Toolkit for encapsulating Python-based computation into deployable and distributable tasks
Project description
werkit
Toolkit for encapsulating Python-based computation into deployable and distributable tasks.
Provides code that helps package things up:
- Serializing results
- Handling and serializing errors
- Deploying task workers using Redis, RQ and the Fargate CLI
They're particularly useful for providing repsonse consistency across different revisions of a service or different services.
Installation
pip install werkit
Usage
from werkit import Manager
def myfunc(param, verbose=False, handle_exceptions=True):
with Manager(handle_exceptions=handle_exceptions, verbose=verbose) as manager:
manager.result = do_some_computation()
return manager.serialized_result
Parallel computation
Werkit supports parallel computation using Redis and RQ.

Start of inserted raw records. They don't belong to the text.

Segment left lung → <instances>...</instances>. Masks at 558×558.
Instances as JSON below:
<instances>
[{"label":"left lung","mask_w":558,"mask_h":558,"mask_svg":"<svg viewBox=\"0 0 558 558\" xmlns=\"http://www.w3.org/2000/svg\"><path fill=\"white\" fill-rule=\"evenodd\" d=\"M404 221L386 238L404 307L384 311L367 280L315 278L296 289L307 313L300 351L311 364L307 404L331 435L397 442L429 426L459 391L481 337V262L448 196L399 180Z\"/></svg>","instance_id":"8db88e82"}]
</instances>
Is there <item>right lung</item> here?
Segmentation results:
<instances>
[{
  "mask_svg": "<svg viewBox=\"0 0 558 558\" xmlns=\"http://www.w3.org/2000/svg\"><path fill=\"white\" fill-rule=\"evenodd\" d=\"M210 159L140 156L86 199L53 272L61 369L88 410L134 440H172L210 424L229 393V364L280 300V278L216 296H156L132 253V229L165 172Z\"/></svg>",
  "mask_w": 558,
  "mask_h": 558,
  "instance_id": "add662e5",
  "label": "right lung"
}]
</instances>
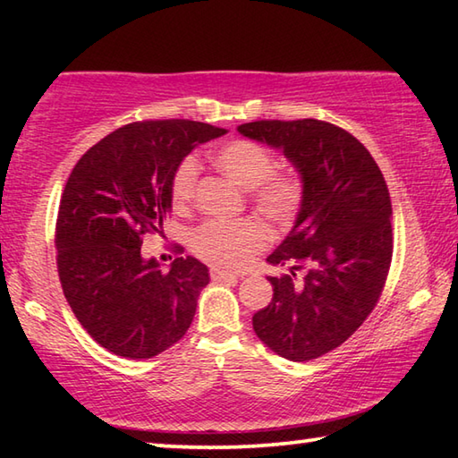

You must install the dependencies separately:
pip install redis rq
Requesting work
from mylib import myfunc
from werkit.parallel import invoke_for_each
items = {'a': ..., 'b': ...}
job_ids = invoke_for_each(myfunc, items, connection=Redis.from_url(...))
Performing work
pip install redis rq
rq worker --burst werkit-default --url rediss://...
Note: mylib.myfunc
must be importable.
Using CloudManager
In place of the low-level API you can make your calls using CloudManager:
#!/usr/bin/env python
import click
from werkit.parallel import Config, CloudManager, invoke_for_each
manager = CloudManager(
config=Config(
local_repository="my-project",
ecr_repository="123456789012.dkr.ecr.us-east-1.amazonaws.com/my-project",
ecs_task_name="my-project",
task_args=[
"--cpu",
"1024",
"--memory",
"2048",
"--task-role",
"arn:aws:iam::123456789012:role/...",
"--security-group-id",
"sg-...",
"--subnet-id",
"subnet-...",
],
default_task_count=5,
)
)
@click.group()
def cli():
pass
@cli.command()
def login():
manager.login()
@cli.command()
@click.argument("tag")
def build_and_push(tag):
manager.build_and_push()
@cli.command()
def enqueue():
from myproject import myfunc
items = {"key1": "value1", "key2": "value2"}
invoke_for_each(
measure_body,
items,
clean=True,
connection=manager.redis_connection,
)
@cli.command()
@click.option(
"--count",
default=manager.config.default_task_count,
type=int,
help="Number of tasks to run",
)
@click.argument("tag")
def run(count, tag):
manager.run(tag=tag, count=count)
@cli.command()
def dashboard():
manager.dashboard()
@cli.command()
def ps():
manager.ps()
@cli.command()
def get_results():
print(manager.get_results())
@cli.command()
def clean():
manager.clean()
if __name__ == "__main__":
cli()
Getting results
from redis import Redis
from werkit.parallel import get_results
get_results(wait_until_done=True, connection=Redis.from_url(...))
Monitoring
You can monitor your queues using RQ Dashboard or one of the other methods outlined here.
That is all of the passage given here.